>> start Excerpt
I needed a new project. And, yes, sure, there are some ongoing projects I could have been paying attention to, at least I think there are, I haven’t checked in a lot lately, but… something got into my head.

The Spark

An old idea. One I’d cast aside a long time ago, but found that there were aspects I didn’t hate. Sure, nearly a decade ago, I couldn’t pull it off, certainly not for the stage. This wouldn’t be a dust-off or a quick polish job. This would be, if anything, only slightly less drastic than the process that turned Jade Monkey into Tyler and Selena. And it would be easy to look at everything else I’m doing, stage, internet, and possibly screen, and say… why bother? Leave it in the past. Move on to the next thing. But first, as we established, all of my “next things” are waiting on workshops, other feedback, or meetings with partners. And second…

There was one scene. One scene that I felt should have been the turning point. Where the protagonist finds his first taste of redemption, where the character I wanted to be the Kaylee-from-Firefly of the cast (the sweet one whose affection for the main character tells us we can like said character as well) is rewarded at long last. And in my first attempt… it failed. It failed as purely and utterly as everything else I tried to do with that story.
>> end Excerpt
**Request**
In the excerpt on reviving an old story idea, write out the passage between "There was one" and "with that story.", inclusive, swapping "protagonist" for "hero". The data after this comes from a separate source.
>> start Provided information
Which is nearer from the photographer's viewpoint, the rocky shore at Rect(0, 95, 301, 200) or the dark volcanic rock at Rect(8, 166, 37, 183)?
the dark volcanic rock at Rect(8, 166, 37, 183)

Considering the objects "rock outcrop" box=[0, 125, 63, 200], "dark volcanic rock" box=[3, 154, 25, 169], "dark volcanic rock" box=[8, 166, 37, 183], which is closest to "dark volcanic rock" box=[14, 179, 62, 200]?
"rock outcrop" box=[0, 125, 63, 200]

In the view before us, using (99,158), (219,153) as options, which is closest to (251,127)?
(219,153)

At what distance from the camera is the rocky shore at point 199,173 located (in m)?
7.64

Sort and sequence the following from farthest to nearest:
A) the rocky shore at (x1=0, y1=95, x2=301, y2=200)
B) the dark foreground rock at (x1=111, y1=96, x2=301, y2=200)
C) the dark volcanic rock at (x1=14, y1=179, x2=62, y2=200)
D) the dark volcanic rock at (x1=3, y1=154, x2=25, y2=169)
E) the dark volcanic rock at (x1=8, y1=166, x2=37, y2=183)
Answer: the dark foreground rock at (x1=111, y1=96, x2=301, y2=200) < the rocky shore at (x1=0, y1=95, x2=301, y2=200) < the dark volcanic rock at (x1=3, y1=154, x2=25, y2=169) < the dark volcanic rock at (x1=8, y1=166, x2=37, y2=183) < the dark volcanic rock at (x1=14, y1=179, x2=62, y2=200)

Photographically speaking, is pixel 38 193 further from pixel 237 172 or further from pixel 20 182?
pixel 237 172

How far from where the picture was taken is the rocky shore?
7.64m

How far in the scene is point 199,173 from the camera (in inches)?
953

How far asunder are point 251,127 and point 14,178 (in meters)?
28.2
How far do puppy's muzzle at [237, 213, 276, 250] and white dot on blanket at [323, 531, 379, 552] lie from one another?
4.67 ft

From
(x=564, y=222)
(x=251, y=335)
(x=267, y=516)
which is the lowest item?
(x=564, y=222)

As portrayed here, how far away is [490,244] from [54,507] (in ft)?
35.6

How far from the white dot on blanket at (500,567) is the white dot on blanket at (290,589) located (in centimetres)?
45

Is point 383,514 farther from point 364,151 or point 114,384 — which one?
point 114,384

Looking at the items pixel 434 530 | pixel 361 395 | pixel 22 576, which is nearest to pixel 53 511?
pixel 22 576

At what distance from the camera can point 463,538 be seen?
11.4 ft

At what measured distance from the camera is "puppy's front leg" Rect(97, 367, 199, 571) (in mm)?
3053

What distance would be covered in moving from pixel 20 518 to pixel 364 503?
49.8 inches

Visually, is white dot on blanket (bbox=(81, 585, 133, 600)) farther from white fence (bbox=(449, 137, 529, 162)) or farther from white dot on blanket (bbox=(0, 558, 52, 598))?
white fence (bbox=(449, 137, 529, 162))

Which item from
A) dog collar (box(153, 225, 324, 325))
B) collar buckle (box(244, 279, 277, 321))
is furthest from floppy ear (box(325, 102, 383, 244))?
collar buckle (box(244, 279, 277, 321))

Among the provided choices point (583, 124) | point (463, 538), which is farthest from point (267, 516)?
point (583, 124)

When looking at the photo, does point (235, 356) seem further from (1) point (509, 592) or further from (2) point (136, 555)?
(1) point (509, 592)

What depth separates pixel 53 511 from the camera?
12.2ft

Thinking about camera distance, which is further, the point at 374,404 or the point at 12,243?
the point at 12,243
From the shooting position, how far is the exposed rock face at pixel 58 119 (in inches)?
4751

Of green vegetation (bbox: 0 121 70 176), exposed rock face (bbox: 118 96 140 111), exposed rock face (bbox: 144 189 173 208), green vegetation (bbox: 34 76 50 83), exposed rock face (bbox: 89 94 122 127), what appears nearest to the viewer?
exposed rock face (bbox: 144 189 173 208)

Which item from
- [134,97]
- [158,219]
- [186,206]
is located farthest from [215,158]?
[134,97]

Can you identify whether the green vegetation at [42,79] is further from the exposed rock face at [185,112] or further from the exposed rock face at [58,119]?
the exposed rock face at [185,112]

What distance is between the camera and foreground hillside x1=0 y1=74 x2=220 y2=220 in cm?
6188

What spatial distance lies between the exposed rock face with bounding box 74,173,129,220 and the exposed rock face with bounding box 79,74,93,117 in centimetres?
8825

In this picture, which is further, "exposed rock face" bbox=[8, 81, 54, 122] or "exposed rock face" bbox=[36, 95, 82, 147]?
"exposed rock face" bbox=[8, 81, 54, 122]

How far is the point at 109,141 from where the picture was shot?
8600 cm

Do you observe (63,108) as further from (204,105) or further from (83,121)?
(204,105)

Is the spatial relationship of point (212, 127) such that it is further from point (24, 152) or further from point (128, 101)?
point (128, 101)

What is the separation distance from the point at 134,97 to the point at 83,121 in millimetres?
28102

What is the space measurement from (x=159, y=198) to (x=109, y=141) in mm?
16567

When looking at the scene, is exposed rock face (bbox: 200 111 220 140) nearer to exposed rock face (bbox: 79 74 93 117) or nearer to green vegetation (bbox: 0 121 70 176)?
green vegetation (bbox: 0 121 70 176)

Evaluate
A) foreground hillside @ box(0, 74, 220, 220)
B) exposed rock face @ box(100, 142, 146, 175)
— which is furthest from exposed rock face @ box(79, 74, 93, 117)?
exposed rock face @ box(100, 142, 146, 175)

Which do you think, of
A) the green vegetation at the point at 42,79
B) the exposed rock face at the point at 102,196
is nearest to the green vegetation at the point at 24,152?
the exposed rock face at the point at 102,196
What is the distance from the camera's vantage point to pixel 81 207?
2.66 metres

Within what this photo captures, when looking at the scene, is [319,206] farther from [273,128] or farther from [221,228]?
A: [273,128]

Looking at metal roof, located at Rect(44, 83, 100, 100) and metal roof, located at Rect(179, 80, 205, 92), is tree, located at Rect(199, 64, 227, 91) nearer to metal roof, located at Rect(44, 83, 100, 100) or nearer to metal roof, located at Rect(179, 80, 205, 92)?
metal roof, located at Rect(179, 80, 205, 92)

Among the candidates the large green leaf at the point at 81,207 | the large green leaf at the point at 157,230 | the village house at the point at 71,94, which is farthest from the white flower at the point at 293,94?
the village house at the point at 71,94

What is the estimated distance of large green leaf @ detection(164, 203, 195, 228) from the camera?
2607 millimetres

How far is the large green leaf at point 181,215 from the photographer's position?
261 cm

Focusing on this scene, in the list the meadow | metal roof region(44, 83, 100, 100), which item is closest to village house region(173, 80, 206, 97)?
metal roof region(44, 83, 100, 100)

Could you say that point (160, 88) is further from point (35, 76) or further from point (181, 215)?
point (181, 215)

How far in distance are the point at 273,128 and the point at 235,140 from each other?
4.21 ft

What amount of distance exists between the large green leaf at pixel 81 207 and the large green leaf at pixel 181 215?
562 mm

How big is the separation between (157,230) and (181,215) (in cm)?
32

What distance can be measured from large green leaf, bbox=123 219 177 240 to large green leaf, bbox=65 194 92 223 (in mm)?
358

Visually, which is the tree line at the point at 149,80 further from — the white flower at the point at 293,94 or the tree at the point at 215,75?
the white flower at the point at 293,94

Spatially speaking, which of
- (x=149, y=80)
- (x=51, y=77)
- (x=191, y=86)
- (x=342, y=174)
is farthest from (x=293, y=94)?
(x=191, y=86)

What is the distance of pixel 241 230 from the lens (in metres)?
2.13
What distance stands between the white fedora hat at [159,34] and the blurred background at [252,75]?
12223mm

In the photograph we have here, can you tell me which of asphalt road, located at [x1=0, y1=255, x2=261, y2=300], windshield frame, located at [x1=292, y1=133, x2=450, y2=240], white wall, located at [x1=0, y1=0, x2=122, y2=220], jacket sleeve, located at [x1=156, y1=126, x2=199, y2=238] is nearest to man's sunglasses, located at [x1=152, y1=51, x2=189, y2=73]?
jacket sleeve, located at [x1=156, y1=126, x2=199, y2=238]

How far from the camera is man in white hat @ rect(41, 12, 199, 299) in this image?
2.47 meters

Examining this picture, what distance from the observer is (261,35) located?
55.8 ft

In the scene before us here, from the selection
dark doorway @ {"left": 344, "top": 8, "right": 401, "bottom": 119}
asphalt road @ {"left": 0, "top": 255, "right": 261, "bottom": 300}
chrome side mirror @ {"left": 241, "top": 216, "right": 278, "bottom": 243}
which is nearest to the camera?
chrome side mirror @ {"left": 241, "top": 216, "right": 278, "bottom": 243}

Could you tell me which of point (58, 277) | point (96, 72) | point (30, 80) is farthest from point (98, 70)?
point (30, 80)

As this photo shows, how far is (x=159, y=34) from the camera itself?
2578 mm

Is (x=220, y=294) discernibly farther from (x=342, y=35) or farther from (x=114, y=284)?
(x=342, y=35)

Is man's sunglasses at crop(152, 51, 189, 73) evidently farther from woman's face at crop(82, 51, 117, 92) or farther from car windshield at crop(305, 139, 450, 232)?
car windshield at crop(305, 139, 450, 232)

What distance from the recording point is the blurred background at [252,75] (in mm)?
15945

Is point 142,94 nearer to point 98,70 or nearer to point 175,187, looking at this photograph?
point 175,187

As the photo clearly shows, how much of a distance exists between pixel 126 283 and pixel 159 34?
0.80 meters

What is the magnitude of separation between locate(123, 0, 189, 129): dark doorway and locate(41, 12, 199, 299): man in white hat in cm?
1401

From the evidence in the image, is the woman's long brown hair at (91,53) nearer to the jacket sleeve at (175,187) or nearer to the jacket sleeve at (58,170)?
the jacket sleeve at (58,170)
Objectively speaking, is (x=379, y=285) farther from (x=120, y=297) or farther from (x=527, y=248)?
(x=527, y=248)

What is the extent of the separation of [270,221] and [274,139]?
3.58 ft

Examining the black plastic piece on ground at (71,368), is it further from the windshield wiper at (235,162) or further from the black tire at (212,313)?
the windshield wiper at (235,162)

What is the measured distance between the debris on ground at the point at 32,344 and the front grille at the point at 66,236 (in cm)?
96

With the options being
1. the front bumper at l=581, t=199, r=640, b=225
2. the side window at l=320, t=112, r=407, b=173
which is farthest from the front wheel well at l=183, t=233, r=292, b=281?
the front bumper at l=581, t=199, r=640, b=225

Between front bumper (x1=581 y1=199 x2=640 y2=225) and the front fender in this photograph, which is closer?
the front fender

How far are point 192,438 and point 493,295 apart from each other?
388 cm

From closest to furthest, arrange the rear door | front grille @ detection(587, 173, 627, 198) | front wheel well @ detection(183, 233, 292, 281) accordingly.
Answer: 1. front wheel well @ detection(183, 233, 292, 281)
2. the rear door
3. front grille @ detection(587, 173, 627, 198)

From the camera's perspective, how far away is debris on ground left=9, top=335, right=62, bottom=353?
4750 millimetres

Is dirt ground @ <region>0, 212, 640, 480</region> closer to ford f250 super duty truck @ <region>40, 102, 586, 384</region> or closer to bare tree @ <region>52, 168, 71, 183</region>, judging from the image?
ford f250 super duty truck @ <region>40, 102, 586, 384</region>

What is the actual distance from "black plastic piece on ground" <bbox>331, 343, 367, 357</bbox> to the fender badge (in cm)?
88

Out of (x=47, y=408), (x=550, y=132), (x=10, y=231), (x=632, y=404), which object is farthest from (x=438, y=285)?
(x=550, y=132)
>> end Provided information
**Final result**
There was one scene. One scene that I felt should have been the turning point. Where the hero finds his first taste of redemption, where the character I wanted to be the Kaylee-from-Firefly of the cast (the sweet one whose affection for the main character tells us we can like said character as well) is rewarded at long last. And in my first attempt… it failed. It failed as purely and utterly as everything else I tried to do with that story.